I wrote the following on April 30th, 2010:


Growth in total factor outputs must equal the growth in payment to inputs.  The equity market cannot forever outgrow the real economy.

This is the “real economy rule,” and was listed first in my document, but i have not gotten to it until now.  It is very important to remember, because men are tempted to forget that financial markets depend on the real economy.  If the global economy grows at a 3% rate, well guess what?  In the long run, payments to the factors — wages, interest, rents, and profits will also grow at a 3% rate.  Maybe some of the factor payments will grow faster, slower, or even shrink, but you can’t get more out of the system than the system produces year by year.

  • The value of equity is the capitalized value of the profit stream.
  • The value of debt is the capitalized value of the interest stream.
  • The value of property, plant and equipment is the capitalized value of the rent stream.
  • The value of a slave/employee is the capitalized value of the wage stream.

Hmm, that last one doesn’t sound right.  We no longer capitalize people, as if one could legally own a person today.  Contracts for labor are short-term, and employees typically can leave at will.

But, there can be bubbles in property, debt and equity markets.  We just happen to be the beneficiaries of a situation where we have simultaneously had bubbles in all three.  Think of late 2006 — high values for residential and commercial real estate, low credit spreads, and high P/Es (relative to future profits).  Market participants expected far more growth than the overindebted economy could deliver.

Important here are the discount rates.  By asset class, relatively low discount rates relative to swap or Treasury yields indicate complacency.  It is one thing if stocks move up because profits are rising rapidly, and another if the discount rate is declining.  Similarly, it is one thing if stocks are rising because GDP is growing rapidly, and thus revenues are rising, and another thing if it is due to profit margins rising, and profit margins are near record levels, as they are today.

Extreme profit margins invite competition.  Extreme profit margins tend not to last.
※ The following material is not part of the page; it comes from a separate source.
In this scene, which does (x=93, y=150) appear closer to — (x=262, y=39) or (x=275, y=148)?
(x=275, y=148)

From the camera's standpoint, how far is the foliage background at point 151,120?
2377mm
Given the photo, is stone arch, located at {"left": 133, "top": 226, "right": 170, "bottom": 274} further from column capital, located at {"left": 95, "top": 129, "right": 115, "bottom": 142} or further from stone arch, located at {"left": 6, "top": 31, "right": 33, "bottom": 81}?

In many asset classes, investors were fooled.  Home buyers bought thinking the prices could only go up.  They ignored the high ratio of property value relative to what they would currently pay.  Commercial real estate investors bought at lower and lower debt service coverage ratios.  Collateralized debt investors accepted lower and lower interest spreads at higher and higher degrees of leverage.  With equity, investor assumed that growth in asset values in excess of growth in GDP would continue.  The stock market does grow faster than GDP, but the advantage is less than double GDP growth.

Thus after the long rally, with no appreciable growth in the economy, I would be careful about equities, and corporate debt as well.  Some yields are high relative to long run averages, but the risk is higher as well.

The main point is to remember that the real businesses behind the financial markets drive performance in the long haul, even if adjustments to the discount rate do it in the short run.  To be an excellent manager, focus on both factors — likely payments, and rate at which to discount.  But who can be so wise?


Back to the present: this is easily forgotten.  Speculation can overwhelm the rational purpose of markets, which is providing liquidity to longer-term holders of the business.  That gives an advantage to long-term investors to act when it is in their interests to do so.  At present, opportunities are few; look for companies trading below tangible book at a single digit multiple of earnings that you think won’t disappear.